Filter the entries below down to every line that contains the string "shrub", and copy each such line.

Entries from a dataset:
**********
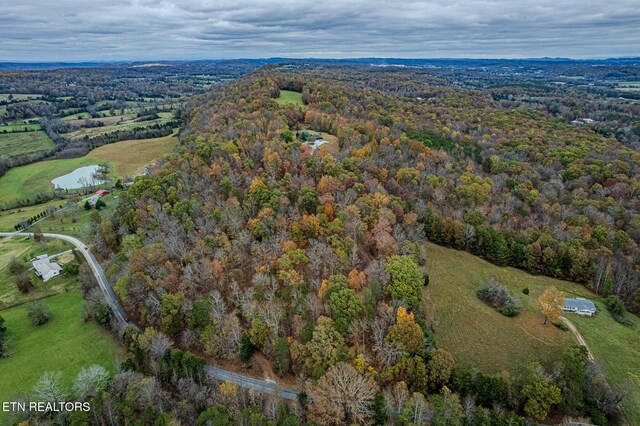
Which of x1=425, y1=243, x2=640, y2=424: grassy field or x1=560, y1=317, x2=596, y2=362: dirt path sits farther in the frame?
x1=560, y1=317, x2=596, y2=362: dirt path

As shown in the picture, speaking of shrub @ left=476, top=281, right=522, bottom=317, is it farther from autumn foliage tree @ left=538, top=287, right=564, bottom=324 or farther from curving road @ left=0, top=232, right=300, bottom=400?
curving road @ left=0, top=232, right=300, bottom=400

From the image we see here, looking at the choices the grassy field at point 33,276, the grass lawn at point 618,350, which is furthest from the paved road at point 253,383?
the grassy field at point 33,276

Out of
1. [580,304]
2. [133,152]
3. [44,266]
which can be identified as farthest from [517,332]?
[133,152]

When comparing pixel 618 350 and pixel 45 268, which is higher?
pixel 618 350

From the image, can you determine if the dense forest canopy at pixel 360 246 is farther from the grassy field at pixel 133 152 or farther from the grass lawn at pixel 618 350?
the grassy field at pixel 133 152

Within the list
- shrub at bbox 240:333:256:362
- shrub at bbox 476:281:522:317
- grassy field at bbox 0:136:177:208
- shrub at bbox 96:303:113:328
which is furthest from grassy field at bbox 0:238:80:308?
shrub at bbox 476:281:522:317

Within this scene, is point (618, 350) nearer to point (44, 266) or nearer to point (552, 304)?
point (552, 304)

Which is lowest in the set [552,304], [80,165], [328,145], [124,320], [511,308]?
[124,320]
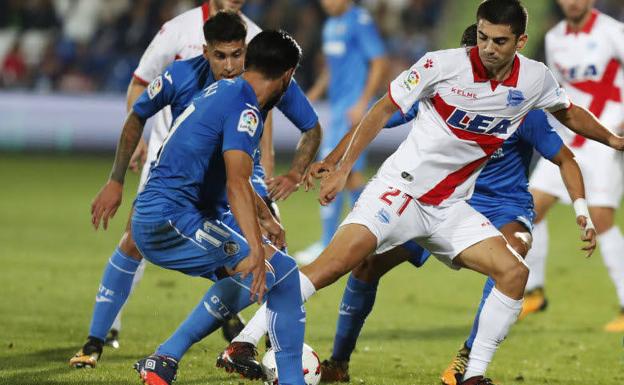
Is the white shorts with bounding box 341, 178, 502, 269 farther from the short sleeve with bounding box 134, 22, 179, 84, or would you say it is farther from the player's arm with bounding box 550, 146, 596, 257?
the short sleeve with bounding box 134, 22, 179, 84

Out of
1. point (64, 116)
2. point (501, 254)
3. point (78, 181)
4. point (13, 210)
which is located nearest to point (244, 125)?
point (501, 254)

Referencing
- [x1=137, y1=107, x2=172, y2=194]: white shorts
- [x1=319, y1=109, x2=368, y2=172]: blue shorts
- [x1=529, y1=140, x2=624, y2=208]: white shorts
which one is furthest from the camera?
[x1=319, y1=109, x2=368, y2=172]: blue shorts

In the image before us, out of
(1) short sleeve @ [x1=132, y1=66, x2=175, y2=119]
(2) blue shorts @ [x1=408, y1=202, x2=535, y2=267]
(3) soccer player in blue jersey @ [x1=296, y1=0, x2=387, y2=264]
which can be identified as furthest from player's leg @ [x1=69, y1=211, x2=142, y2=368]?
(3) soccer player in blue jersey @ [x1=296, y1=0, x2=387, y2=264]

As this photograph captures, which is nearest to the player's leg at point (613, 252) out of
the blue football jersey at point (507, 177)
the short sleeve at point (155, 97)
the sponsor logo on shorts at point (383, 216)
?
the blue football jersey at point (507, 177)

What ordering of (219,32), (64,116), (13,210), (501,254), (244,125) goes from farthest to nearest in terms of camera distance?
(64,116)
(13,210)
(219,32)
(501,254)
(244,125)

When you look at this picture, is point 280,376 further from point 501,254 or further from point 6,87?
point 6,87

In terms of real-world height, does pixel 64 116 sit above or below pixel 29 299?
below

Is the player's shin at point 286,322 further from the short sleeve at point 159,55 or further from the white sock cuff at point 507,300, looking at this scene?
the short sleeve at point 159,55

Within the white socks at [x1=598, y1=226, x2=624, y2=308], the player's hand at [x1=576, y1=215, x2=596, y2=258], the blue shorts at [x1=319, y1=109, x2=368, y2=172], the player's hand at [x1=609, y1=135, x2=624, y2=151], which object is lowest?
the blue shorts at [x1=319, y1=109, x2=368, y2=172]

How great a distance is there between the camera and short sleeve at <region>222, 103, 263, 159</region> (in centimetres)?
516

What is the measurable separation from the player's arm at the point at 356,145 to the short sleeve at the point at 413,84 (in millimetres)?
43

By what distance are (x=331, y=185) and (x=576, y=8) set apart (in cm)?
405

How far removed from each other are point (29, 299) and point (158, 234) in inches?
139

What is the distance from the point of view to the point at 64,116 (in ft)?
68.0
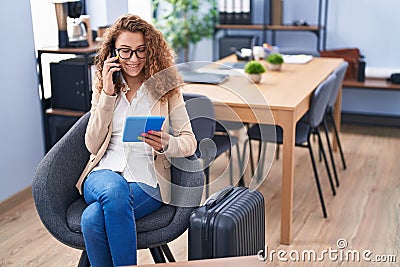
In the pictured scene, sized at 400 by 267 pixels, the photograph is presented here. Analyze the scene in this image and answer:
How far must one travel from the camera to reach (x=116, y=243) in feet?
6.17

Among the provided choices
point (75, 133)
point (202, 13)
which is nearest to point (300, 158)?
point (202, 13)

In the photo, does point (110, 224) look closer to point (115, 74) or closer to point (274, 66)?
point (115, 74)

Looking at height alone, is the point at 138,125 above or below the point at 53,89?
above

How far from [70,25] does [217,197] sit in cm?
175

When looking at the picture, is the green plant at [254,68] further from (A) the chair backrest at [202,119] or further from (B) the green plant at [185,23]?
(B) the green plant at [185,23]

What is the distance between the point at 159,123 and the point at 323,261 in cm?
111

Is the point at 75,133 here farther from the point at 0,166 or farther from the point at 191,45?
the point at 191,45

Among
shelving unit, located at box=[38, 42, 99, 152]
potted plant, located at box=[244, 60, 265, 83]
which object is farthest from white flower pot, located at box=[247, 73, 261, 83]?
shelving unit, located at box=[38, 42, 99, 152]

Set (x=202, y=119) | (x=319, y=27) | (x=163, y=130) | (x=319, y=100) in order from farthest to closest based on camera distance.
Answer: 1. (x=319, y=27)
2. (x=319, y=100)
3. (x=202, y=119)
4. (x=163, y=130)

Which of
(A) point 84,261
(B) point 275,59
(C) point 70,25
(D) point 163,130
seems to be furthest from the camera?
(B) point 275,59

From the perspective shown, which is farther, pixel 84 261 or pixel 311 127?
pixel 311 127

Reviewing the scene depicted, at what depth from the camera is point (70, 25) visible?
3.29 meters

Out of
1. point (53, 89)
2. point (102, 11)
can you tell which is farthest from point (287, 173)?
point (102, 11)

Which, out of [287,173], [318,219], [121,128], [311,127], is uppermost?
[121,128]
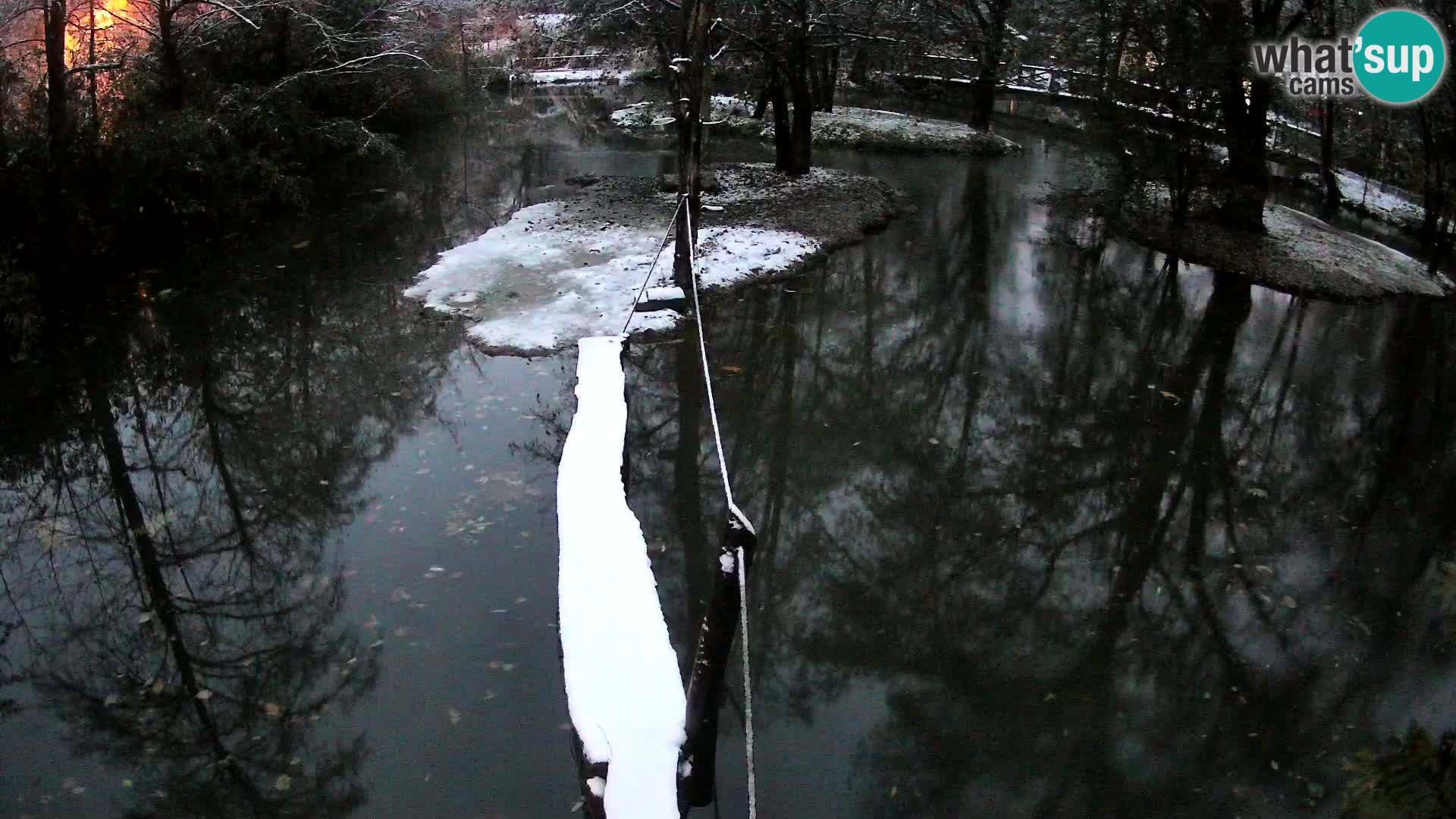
**********
§ **WRITTEN ANSWER**:
As shown in the picture, speaking of shrub @ left=476, top=281, right=522, bottom=317, is it farther from autumn foliage tree @ left=538, top=287, right=564, bottom=324 or farther from curving road @ left=0, top=232, right=300, bottom=400?
- shrub at bbox 240:333:256:362
- shrub at bbox 476:281:522:317
- shrub at bbox 96:303:113:328
shrub at bbox 476:281:522:317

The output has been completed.